While a lot of the press and advertisement has been (of course) focusing on the sexual side of “El Crimen del padre Amaro,” what is getting everyone so up in arms is the portrayal of the clergy as being less than divine. This is most timely, as the Catholic Church is now under the microscope for their questionable indiscretions. Father Amaro falls into this now-notorious story as he begins sleeping with, and eventually impregnating, his sixteen-year-old mistress. What becomes even more shocking than this, however, is his reaction to her pregnancy: he refuses to marry and give up his career and later he feigns ignorance of a death to keep himself safely within the church.

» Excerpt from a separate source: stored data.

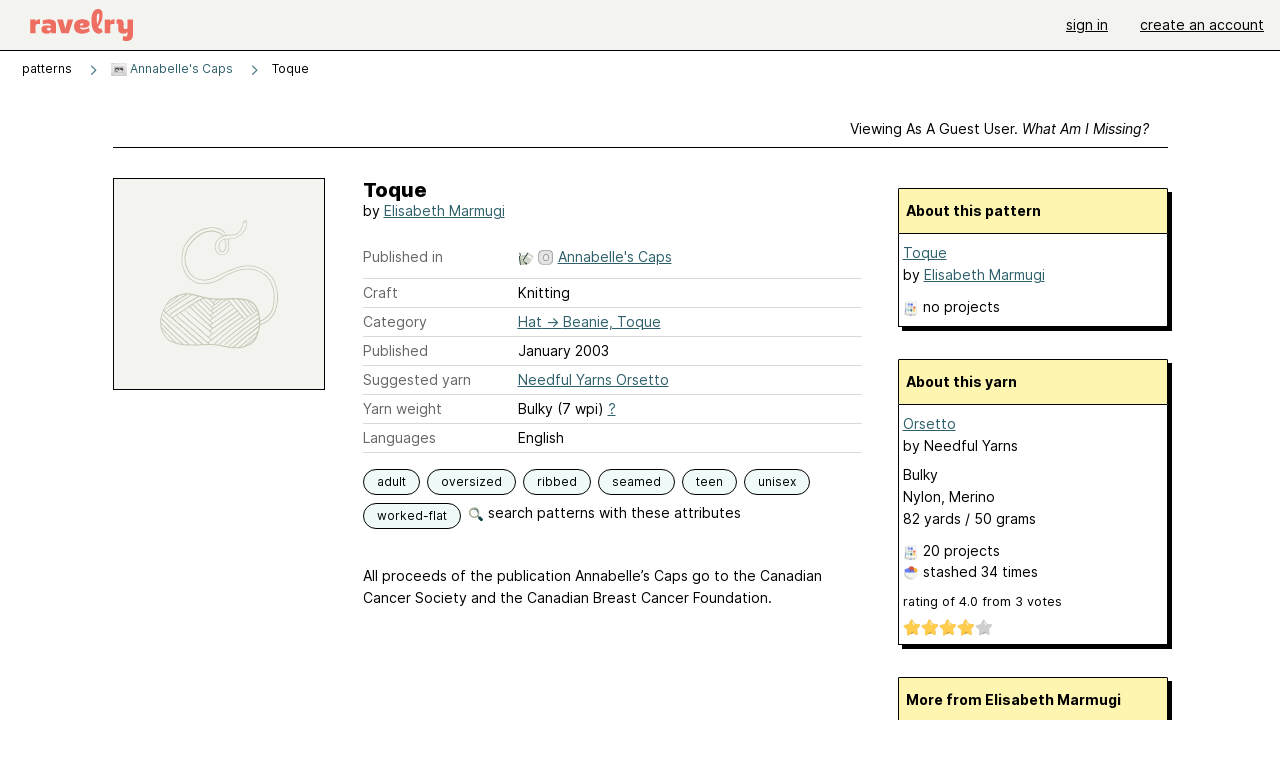

--- FILE ---
content_type: image/svg+xml
request_url: https://style-cdn.ravelrycache.com/images/assets/icons/booklets.svg?v=34
body_size: 1486
content:
<svg width="21" height="21" viewBox="0 0 21 21" fill="none" xmlns="http://www.w3.org/2000/svg">
<path fill-rule="evenodd" clip-rule="evenodd" d="M11.2767 1.86898C12.4392 5.90523 13.353 7.74273 14.3667 11.4065C14.5492 12.0652 14.1642 12.8265 13.528 13.079C10.8392 14.1452 8.178 14.8165 6.573 15.1552C5.903 15.2952 5.25675 14.9865 5.01925 14.344C3.50425 10.2377 2.92925 7.02273 2.018 4.79648C1.75925 4.16273 2.1755 3.44773 2.828 3.24273C2.828 3.24273 6.74425 1.89898 9.8105 1.04773C10.4692 0.86273 11.088 1.21148 11.2767 1.86898" fill="#F3F4F0"/>
<path fill-rule="evenodd" clip-rule="evenodd" d="M10.7434 4.33847L11.1272 5.79222C11.1959 6.05847 11.0372 6.32972 10.7722 6.39972L5.85091 7.69722C5.58466 7.76722 5.31341 7.60847 5.24341 7.34222L4.86091 5.88847C4.78966 5.62347 4.94841 5.35222 5.21466 5.28222L10.1359 3.98472C10.4022 3.91472 10.6722 4.07347 10.7434 4.33847" fill="white"/>
<path fill-rule="evenodd" clip-rule="evenodd" d="M2.5341 3.31798C2.01285 3.59173 1.7316 4.18423 1.9141 4.76548L4.9166 14.3142C5.0991 14.8955 5.67035 15.2205 6.25285 15.148C4.44535 10.3142 3.9391 6.93923 2.5341 3.31798" fill="#173036"/>
<path fill-rule="evenodd" clip-rule="evenodd" d="M10.9862 7.60022C11.4187 11.779 11.995 13.749 12.3475 17.5327C12.4112 18.214 11.8975 18.8952 11.2262 19.0327C8.39248 19.6077 5.65498 19.8002 4.01498 19.8502C3.33123 19.8702 2.74748 19.4515 2.62748 18.7777C1.85998 14.469 1.85998 11.2027 1.35623 8.85022C1.21248 8.18147 1.74873 7.55022 2.42748 7.46397C2.42748 7.46397 6.51998 6.83272 9.68873 6.53272C10.37 6.46897 10.915 6.92022 10.9862 7.60022" fill="#C4C9B5"/>
<path fill-rule="evenodd" clip-rule="evenodd" d="M2.12396 7.48547C1.56521 7.66297 1.18271 8.19797 1.26021 8.80172L2.53146 18.7305C2.61021 19.3342 3.11396 19.7555 3.70146 19.7867C2.77396 14.708 2.87021 11.2992 2.12396 7.48547" fill="#173036"/>
<path fill-rule="evenodd" clip-rule="evenodd" d="M9.8925 9.46173L10.0825 10.9517C10.1187 11.2242 9.925 11.473 9.65375 11.5092L4.60625 12.1555C4.3325 12.1905 4.08375 11.998 4.04875 11.7267L3.8575 10.2342C3.82375 9.96173 4.015 9.71298 4.2875 9.67798L9.33625 9.03173C9.6075 8.99673 9.8575 9.18923 9.8925 9.46173" fill="#D3D6CB"/>
<path fill-rule="evenodd" clip-rule="evenodd" d="M12.3461 17.533V17.533C11.6511 16.238 12.0399 14.8792 11.8586 13.7255V13.723L6.8811 14.128C7.67485 15.6855 9.78485 18.0267 10.8036 19.1117C10.9449 19.0842 11.0836 19.0605 11.2261 19.0317C11.8974 18.8955 12.4099 18.2142 12.3461 17.533" fill="#173036"/>
<path fill-rule="evenodd" clip-rule="evenodd" d="M20.3125 9.32385C18.005 12.8338 17.2062 14.7238 15.085 17.8788C14.7037 18.4463 13.8762 18.6488 13.2687 18.3301C10.71 16.9851 8.46748 15.4026 7.16498 14.4026C6.62248 13.9863 6.43498 13.2951 6.76873 12.6963C8.89998 8.87385 10.965 6.3426 12.0625 4.2001C12.3737 3.5926 13.1887 3.4426 13.77 3.8051C13.77 3.8051 17.3387 5.90385 19.9812 7.67635C20.55 8.05635 20.6887 8.75135 20.3125 9.32385" fill="#D3D6CB"/>
<path fill-rule="evenodd" clip-rule="evenodd" d="M13.5205 3.63047C12.9742 3.41297 12.3405 3.58672 12.018 4.10297L6.72424 12.5992C6.40424 13.1155 6.52549 13.8992 6.96049 14.293C9.45299 9.77422 11.6855 7.05547 13.5205 3.63047" fill="#173036"/>
<path fill-rule="evenodd" clip-rule="evenodd" d="M18.2884 10.0734L17.4922 11.3496C17.3472 11.5821 17.0409 11.6534 16.8072 11.5071L12.4884 8.81711C12.2559 8.67211 12.1834 8.36586 12.3284 8.13211L13.1247 6.85586C13.2697 6.62211 13.5759 6.55211 13.8097 6.69711L18.1284 9.38836C18.3622 9.53336 18.4334 9.83961 18.2884 10.0734" fill="white"/>
<path fill-rule="evenodd" clip-rule="evenodd" d="M11.3197 9.61308C11.4323 9.43926 11.6645 9.38965 11.8384 9.50227L16.1696 12.3085C16.3434 12.4211 16.393 12.6533 16.2804 12.8271C16.1678 13.001 15.9356 13.0506 15.7618 12.938L11.4305 10.1317C11.2567 10.0191 11.2071 9.78689 11.3197 9.61308Z" fill="#C4C9B5"/>
<path fill-rule="evenodd" clip-rule="evenodd" d="M10.6145 10.9611C10.7242 10.7854 10.9556 10.7319 11.1312 10.8417L13.6987 12.4454C13.8744 12.5551 13.9278 12.7865 13.8181 12.9621C13.7084 13.1378 13.477 13.1912 13.3014 13.0815L10.7339 11.4778C10.5582 11.368 10.5048 11.1367 10.6145 10.9611Z" fill="#C4C9B5"/>
</svg>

Along with director Carlos Carrera’s straight-forward storytelling, Gael Garcia Bernal is what really makes the movie work as well as it does. His innocence is apparent early on, and you can see him struggle with his new-found knowledge of corruption and lies that he finds everywhere. He at first reminds us of a man who comes from the country to see, for the first time, the skyline of New York City. Father Amaro has that same innocence about him, that same bewilderment and fragility. But his awakening is not to industrialization; it’s to the fact that the church is not only about faith; it’s also about politics. It’s already certain that this film will live a healthy life in Mexico, as it’s become their highest grossing film to date, but it will be interesting to see how it will play out in international markets. It’s definitely not just a film about religion and seduction, but rather an overwhelming scope of innocence lost to both politics and love.

In one scene, a man speaking to Father Amaro describes the town and its people best when he says, “The devil came to this town many years ago. He built his lair here.”